Both followed similar patterns: initial excitement from theoretical possibilities, rapid investment growth, peak hype coinciding with maximum publications, followed by disillusionment as physical reality intruded—a lifecycle of approximately 20 years despite obvious theoretical problems evident early.

Recommendations for Future Research Evaluation

The quantum radar experience suggests several reforms:

Mandatory System-Level Analysis: Applied technology proposals should require early system-level analysis using established engineering principles, not just theoretical physics.

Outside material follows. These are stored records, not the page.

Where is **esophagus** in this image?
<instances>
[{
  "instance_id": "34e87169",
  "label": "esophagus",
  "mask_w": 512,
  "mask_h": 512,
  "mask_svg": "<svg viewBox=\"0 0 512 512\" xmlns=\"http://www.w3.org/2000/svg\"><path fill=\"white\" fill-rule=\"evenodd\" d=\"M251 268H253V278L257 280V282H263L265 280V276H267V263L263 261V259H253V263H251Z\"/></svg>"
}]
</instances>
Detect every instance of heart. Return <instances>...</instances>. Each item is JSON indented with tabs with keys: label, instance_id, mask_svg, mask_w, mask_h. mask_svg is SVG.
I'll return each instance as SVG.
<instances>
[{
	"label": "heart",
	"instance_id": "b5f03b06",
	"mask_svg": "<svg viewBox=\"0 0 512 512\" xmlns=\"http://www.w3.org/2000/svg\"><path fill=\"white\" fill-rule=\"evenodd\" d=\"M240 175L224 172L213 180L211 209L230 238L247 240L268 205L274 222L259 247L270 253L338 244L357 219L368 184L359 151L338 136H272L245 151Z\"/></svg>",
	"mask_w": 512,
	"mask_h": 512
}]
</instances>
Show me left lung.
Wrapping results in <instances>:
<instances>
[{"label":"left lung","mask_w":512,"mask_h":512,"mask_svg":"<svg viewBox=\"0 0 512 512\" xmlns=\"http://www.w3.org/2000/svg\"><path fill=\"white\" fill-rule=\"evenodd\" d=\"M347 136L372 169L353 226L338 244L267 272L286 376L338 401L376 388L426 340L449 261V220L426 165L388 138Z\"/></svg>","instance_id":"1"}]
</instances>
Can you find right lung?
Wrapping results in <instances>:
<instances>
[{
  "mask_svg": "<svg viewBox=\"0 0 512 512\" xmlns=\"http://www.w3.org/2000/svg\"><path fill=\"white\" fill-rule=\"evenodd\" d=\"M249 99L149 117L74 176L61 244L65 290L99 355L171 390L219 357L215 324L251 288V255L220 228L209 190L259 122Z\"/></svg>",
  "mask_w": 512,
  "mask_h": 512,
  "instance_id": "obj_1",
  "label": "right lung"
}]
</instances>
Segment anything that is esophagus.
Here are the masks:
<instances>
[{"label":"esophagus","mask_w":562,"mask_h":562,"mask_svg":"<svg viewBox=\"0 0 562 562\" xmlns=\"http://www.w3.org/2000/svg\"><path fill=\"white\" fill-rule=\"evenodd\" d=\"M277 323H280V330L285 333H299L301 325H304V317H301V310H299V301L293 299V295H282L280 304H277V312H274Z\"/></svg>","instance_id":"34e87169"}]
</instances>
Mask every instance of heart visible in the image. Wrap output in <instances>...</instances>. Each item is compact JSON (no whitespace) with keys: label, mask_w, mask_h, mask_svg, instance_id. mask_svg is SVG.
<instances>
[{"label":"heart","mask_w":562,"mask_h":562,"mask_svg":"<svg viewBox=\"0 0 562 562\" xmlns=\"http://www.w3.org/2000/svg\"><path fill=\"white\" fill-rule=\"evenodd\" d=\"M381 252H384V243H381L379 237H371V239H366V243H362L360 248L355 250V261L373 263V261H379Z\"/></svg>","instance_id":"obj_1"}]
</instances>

Diverse Peer Review: Review panels should include specialists from relevant engineering disciplines, not only theorists in the emerging field.

Staged Funding with Go/No-Go Criteria: Programs should include clear milestones with objective criteria. Quantum radar could have been terminated much earlier with requirements like "demonstrate detection beyond 100 meters."

Transparency About Limitations: Publications should prominently discuss fundamental limitations, not bury them in technical appendices while highlighting optimistic possibilities in abstracts.

Protection for Critical Voices: Research ecosystems must protect scientists who raise legitimate concerns. Some quantum radar critics faced professional pushback—precisely the opposite of healthy scientific discourse.

Conclusion: The Value of Negative Results

Karl Popper's philosophy emphasized that scientific progress depends on testing hypotheses and accepting negative results. By this standard, the quantum radar saga represents a successful scientific outcome: a hypothesis was tested and found wanting. The physics community now understands quantum radar's limitations clearly.

However, this success came at substantial cost in funding, researcher time, and opportunity cost for alternative approaches. The 15-year timeline and hundreds of publications exceeded what rigorous early evaluation would have required.

As quantum technologies continue developing—quantum computing, communications, and sensing all vying for investment—the quantum radar cautionary tale deserves careful study. Some quantum technologies will succeed spectacularly. Others will fail, confronting fundamental limitations no amount of engineering can overcome.

The challenge for researchers, funders, and policymakers is distinguishing between these categories as early as possible—applying rigorous physical analysis, honest assessment of limitations, and willingness to accept negative results.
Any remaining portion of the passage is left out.